Records from a data collection:
⟨
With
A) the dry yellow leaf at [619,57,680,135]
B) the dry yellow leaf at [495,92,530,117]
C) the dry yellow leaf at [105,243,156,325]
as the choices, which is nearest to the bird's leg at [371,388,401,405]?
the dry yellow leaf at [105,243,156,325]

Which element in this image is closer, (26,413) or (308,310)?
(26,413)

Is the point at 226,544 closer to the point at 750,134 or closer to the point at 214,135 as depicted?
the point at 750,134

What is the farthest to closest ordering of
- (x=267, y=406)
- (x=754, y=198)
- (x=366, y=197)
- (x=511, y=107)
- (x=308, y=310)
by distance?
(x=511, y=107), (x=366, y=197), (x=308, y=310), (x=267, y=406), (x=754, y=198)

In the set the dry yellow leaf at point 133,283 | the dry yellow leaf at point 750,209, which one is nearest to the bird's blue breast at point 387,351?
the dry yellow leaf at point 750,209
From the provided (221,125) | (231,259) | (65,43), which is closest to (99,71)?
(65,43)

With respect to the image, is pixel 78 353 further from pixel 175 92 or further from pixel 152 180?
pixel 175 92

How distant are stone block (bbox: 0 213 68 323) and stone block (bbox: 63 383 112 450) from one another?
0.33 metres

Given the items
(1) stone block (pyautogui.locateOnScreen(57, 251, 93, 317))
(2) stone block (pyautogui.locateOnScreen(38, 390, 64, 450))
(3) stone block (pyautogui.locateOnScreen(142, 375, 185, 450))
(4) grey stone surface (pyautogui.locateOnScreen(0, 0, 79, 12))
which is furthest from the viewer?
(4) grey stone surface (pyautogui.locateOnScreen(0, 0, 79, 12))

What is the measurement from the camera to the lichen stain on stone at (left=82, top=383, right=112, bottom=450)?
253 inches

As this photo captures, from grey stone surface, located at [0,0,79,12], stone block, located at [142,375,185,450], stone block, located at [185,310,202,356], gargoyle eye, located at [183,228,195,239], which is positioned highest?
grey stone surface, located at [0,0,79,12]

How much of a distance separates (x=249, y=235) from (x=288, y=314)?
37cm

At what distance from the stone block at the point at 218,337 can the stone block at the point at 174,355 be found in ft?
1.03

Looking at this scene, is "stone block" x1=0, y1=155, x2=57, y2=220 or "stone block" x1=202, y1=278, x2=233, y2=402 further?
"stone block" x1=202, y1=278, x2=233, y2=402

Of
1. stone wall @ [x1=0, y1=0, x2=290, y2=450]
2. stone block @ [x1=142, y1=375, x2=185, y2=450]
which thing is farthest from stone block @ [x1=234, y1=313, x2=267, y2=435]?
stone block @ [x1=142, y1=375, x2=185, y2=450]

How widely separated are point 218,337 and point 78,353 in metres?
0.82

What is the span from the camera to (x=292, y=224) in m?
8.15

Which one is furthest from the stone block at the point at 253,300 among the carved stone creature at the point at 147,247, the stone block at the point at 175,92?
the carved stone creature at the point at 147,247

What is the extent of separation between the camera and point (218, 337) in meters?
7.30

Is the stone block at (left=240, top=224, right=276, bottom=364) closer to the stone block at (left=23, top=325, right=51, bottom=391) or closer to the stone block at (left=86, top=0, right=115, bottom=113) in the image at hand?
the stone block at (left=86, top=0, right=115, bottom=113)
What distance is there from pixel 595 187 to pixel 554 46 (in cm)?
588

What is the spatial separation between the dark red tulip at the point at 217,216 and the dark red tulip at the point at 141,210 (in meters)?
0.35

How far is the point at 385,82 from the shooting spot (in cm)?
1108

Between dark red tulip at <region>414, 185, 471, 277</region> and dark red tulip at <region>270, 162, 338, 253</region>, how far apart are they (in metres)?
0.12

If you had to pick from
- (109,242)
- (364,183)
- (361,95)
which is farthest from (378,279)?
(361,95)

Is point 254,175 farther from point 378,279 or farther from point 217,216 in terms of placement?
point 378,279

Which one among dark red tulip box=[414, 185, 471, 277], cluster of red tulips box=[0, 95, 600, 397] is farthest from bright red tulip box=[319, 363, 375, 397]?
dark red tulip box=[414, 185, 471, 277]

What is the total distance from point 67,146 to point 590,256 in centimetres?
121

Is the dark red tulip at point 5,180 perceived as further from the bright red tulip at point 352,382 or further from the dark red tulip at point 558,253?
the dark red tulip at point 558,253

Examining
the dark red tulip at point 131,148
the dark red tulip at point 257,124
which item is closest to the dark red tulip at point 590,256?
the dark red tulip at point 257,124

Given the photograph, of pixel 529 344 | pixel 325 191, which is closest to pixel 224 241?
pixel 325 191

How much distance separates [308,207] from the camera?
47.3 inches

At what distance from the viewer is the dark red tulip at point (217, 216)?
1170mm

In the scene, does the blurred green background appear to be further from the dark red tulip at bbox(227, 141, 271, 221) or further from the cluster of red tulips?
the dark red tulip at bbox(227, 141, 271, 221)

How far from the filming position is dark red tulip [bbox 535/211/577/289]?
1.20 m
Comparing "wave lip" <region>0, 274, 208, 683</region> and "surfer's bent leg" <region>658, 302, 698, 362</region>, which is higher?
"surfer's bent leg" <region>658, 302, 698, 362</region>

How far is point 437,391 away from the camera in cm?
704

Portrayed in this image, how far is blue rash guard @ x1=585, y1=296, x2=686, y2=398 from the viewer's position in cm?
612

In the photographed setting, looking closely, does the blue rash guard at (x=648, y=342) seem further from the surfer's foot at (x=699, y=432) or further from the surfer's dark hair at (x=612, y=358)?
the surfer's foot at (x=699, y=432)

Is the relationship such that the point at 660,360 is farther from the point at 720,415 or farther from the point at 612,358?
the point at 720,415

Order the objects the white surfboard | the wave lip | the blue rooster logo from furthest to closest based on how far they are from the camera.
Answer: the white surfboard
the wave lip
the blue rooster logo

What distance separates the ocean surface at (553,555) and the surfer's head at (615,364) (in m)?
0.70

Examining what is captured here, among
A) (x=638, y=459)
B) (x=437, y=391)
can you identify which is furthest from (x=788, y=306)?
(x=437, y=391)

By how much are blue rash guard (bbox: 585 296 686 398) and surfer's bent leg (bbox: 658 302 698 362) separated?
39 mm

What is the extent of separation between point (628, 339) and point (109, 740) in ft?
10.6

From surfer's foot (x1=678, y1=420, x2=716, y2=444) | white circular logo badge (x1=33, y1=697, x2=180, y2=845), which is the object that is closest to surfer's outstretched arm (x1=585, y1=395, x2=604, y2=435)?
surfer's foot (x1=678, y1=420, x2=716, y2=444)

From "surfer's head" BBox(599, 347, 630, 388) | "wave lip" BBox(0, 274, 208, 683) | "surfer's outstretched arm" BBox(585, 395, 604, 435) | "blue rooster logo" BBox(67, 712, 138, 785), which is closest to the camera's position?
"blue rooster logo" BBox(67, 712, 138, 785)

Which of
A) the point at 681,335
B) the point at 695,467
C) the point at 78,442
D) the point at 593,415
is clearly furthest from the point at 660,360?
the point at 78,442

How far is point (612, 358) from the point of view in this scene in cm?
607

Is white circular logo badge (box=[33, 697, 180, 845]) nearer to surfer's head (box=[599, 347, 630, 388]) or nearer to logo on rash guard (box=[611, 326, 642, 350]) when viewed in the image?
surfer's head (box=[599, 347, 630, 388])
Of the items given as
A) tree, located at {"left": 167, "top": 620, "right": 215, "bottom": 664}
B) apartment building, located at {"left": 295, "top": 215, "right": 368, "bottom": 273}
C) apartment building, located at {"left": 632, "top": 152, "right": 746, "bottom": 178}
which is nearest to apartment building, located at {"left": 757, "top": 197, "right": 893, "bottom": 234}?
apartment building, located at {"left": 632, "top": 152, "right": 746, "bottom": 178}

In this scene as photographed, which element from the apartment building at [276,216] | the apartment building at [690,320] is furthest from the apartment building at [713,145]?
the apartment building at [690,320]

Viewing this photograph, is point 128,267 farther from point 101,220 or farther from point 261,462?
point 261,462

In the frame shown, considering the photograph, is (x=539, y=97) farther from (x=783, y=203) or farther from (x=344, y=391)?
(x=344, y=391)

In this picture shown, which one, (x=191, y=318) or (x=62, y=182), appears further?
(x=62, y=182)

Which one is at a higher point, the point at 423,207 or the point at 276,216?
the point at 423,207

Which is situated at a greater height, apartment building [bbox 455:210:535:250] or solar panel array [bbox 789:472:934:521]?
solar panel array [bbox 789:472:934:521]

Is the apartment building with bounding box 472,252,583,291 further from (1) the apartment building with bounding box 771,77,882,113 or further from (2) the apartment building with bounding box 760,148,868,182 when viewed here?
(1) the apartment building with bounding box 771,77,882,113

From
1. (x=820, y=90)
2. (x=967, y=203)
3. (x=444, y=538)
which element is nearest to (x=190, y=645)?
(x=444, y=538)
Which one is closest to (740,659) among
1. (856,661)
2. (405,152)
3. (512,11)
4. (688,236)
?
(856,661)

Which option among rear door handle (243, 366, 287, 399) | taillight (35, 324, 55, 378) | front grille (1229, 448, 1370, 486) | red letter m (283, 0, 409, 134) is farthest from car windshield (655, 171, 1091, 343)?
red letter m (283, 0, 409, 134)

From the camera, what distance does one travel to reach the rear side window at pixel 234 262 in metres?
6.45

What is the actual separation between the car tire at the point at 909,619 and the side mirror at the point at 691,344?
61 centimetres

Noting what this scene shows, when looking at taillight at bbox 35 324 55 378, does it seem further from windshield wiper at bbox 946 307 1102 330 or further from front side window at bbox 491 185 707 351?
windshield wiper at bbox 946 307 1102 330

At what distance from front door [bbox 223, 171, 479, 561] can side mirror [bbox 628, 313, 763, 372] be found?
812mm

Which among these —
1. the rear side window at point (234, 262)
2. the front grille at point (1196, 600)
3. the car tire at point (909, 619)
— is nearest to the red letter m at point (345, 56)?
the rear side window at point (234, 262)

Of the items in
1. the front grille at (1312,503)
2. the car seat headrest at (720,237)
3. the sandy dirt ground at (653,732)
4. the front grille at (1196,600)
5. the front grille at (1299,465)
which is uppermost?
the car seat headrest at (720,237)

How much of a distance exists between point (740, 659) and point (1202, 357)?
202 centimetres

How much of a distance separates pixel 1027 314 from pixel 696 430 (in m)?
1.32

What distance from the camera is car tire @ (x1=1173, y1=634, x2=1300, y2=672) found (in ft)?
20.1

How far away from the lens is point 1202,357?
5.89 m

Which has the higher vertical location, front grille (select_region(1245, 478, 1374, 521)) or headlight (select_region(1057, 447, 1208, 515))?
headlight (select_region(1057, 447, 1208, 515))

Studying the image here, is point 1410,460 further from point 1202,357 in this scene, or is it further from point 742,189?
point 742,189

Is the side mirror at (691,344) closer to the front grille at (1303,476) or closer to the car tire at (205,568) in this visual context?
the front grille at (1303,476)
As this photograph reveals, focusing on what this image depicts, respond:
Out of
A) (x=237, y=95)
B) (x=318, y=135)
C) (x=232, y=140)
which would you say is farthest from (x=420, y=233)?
⟩
Stated task: Quote the records verbatim from the line containing "As this photograph" through the end of the records.

Answer to this problem:
As this photograph reveals, focusing on what this image depicts, respond:
Out of
A) (x=237, y=95)
B) (x=318, y=135)
C) (x=232, y=140)
which would you say is farthest from (x=420, y=233)?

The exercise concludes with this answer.